6.1 Nodes and Trees

Remember in Chapter 2 when we talked about trees and XML? I said that every XML document can be represented graphically with a tree structure. The reason that is important will now be revealed. Because there is only one possible tree configuration for any given document, there is a unique path from the root (or any point inside) to any other point. XPath simply describes how to climb the tree in a series of steps to arrive at a destination.

By the way, we will be slipping into some tree-ish terminology throughout the chapter. It's assumed you read the quick introduction to trees in Chapter 2. If you hear me talking about ancestors and siblings and have no idea what that has to do with XML, go back and refresh your vocabulary.

6.1.1 Node Types

Each step in a path touches a branching or terminal point in the tree called a node. In keeping with the arboreal terminology, a terminal node (one with no descendants) is sometimes called a leaf. In XPath, there are seven different kinds of nodes:

Root: The root of the document is a special kind of node.
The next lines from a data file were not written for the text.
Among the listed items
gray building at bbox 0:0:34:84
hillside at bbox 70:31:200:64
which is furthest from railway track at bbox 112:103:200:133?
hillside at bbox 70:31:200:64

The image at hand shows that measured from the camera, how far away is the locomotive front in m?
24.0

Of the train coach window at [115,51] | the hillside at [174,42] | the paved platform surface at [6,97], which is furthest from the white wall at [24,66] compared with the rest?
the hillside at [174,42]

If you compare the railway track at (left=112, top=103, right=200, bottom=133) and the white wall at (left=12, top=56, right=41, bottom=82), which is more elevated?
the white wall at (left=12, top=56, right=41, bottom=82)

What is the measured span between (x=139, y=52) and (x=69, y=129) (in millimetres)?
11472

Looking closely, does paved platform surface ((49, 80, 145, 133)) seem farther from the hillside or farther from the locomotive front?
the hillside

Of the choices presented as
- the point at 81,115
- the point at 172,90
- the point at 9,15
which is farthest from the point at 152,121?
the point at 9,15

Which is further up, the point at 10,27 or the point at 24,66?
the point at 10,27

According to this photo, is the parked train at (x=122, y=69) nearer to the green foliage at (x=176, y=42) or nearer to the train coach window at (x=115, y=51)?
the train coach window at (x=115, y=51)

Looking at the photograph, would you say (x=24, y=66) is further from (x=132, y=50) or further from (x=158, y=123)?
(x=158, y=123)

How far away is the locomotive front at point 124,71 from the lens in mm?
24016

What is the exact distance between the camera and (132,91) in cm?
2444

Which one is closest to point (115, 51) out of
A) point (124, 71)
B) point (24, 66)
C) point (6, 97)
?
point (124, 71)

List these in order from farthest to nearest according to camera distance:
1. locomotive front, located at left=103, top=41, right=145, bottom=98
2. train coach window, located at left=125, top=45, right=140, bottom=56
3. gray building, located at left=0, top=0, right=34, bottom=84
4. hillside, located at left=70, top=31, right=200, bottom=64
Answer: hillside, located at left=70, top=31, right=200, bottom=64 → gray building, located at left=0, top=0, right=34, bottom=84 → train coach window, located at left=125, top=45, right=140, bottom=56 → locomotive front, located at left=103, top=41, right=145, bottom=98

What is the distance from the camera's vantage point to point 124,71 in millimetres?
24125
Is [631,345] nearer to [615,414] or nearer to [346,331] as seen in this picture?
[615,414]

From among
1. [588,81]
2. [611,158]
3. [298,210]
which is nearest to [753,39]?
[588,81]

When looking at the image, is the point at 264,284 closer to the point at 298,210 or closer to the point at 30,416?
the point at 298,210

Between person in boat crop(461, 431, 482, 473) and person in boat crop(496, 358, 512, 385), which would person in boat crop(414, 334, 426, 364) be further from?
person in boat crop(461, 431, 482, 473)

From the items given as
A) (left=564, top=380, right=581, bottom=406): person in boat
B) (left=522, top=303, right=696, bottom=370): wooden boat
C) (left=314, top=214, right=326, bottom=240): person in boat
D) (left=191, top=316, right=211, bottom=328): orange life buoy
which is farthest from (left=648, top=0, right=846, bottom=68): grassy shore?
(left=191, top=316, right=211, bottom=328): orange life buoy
It's not an element, as you might think, but rather it contains the document element. It also contains any comments or processing instructions that surround the document element.
Element: Elements and the root node share a special property among nodes: they alone can contain other nodes. An element node can contain other elements, plus any other node type except the root node. In a tree, it would be the point where two branches meet. Or, if it is an empty element, it would be a leaf node.
Attribute: For simplicity's sake, XPath treats attributes as separate nodes from their element hosts. This allows you to select the element as a whole, or merely the attribute in that element, using the same path syntax. An attribute is like an element that contains only text.
Text: A region of uninterrupted text is treated as a leaf node. It is always the child of an element. An element may have more than one text node child, however, if it is broken up by elements or other node types. Keep that in mind if you process text in an element: you may have to check more than one node.
Comment: Though technically it does not contribute anything to the content of the document, and most XML processors just throw it away, an XML comment is considered a valid node. This may be a way to express a document in such a way that it can be reconstructed down to the character (although, as I will explain later, this is not strictly possible). And who knows, maybe you want to keep the comments around.
Processing instruction: Like comments, a processing instruction can appear anywhere in the document under the root node.
Namespace: You might think it strange that a namespace declaration should be treated differently from an attribute. But think about this: a namespace is actually a region of the document, not just the possession of a single element. All the descendants of that element will be affected. XML processors must pay special attention to namespaces, so XPath makes it a unique node type.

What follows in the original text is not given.